MarkLogic MarkMail NoSQL Database Storage Benchmark
MarkLogic 7 is an Enterprise NoSQL (“Not Only SQL”) database that has the flexibility and scalability to handle today’s data challenges that SQL-based databases were not designed to handle. It also has enterprise-grade capabilities like search, ACID transactions, failover, replication, and security to run mission-critical applications. MarkLogic combines database functionality, search, and application services in a single system. It provides the functionality enterprises need to deliver value. MarkLogic leverages existing tools, knowledge, and experience while providing a reliable, scalable, and secure platform for mission-critical data.

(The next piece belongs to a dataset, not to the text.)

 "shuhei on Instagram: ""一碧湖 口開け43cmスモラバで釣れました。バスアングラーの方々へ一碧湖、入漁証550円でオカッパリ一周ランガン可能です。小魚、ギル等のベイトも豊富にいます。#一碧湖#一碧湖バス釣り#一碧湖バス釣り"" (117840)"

Companies and organizations across industries including the public sector, media, and financial services have benefited from MarkLogic’s unique architecture. Any environment that faces a combination of data volume, velocity, variety, and complexity—a data challenge known as Big Data—can be enhanced with MarkLogic. Example solutions built on MarkLogic include intelligence analysis, real-time decision support, risk management, digital asset management, digital supply chain, and content delivery.

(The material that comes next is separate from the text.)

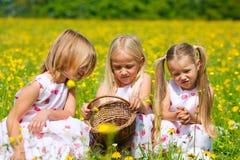 hunt яичек пасхального яйца детей Стоковое Изображение RF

MarkLogic MarkMail Benchmark
MarkMail is a free service for searching mailing list archives. It is powered by MarkLogic Server. Each email and attachment is stored internally as an XML document. The public webpage provides search, faceted navigation etc across millions of emails from public archives. It runs on a small cluster hosted by MarkLogic Corporation.

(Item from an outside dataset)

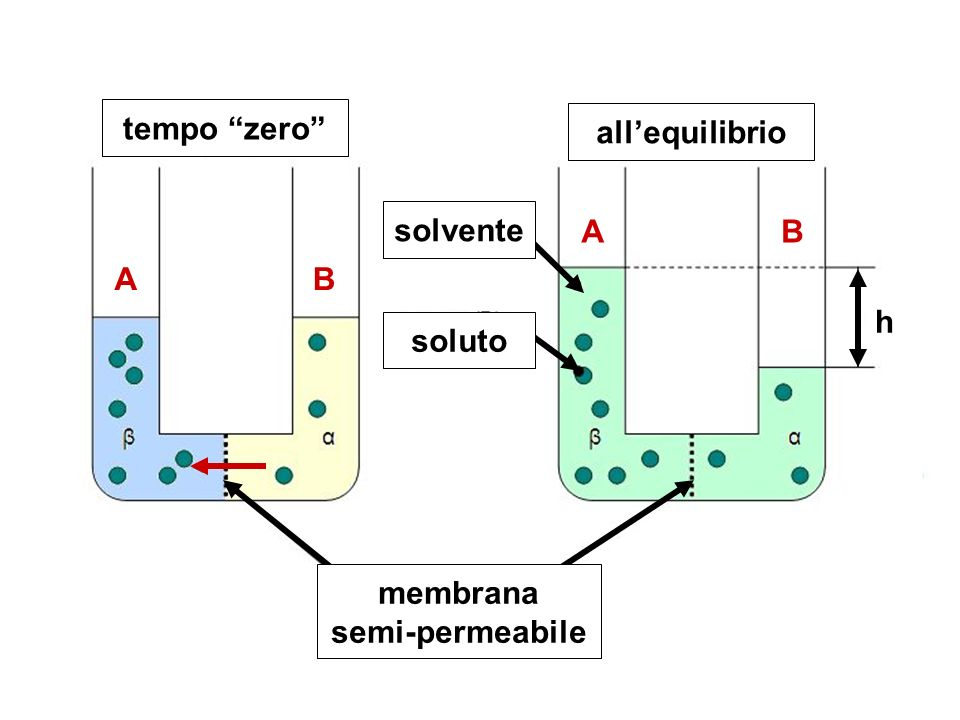 tempo zero all'equilibrio membrana semi-permeabile soluto solvente h A B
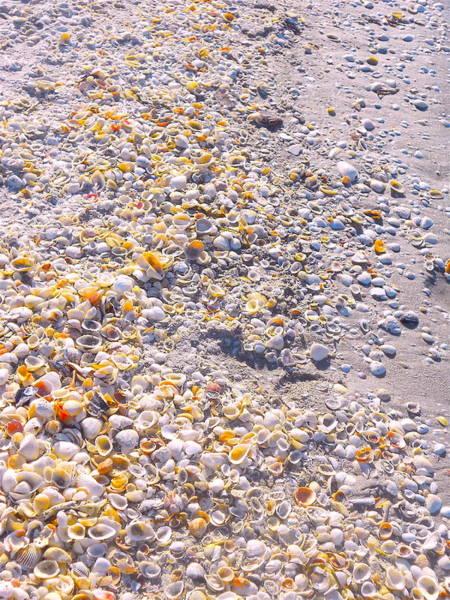 Photograph - Seashells In Sanibel Island, Florida by Monique Wegmueller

The MarkMail benchmark creates a MarkMail database and ingests millions of emails and attachments into this database using the MarkLogic Content Pump (mlcp). The data set we are using in this benchmark is a large email corpus created by MarkLogic. The MarkMail load is scaled by increasing the number of MarkLogic nodes and / or available I/O bandwidth. As the MarkLogic resources are scaled the number of mlcp threads is increased to achieve higher ingest rates.
The ingestion is I/O intensive. I/O is broken down into three categories:
- Initially documents are ingested into in-memory stands and the only disk writes are Journal saves.
- In-memory stands quickly overflow and are continually written as on-disk stands. This is saving activity.
- As the number of on-disk stands increase, MarkLogic must merge them to reduce query overhead. Merging involves reading multiple on-disk stands, writing back a merged single version and deleting the originals.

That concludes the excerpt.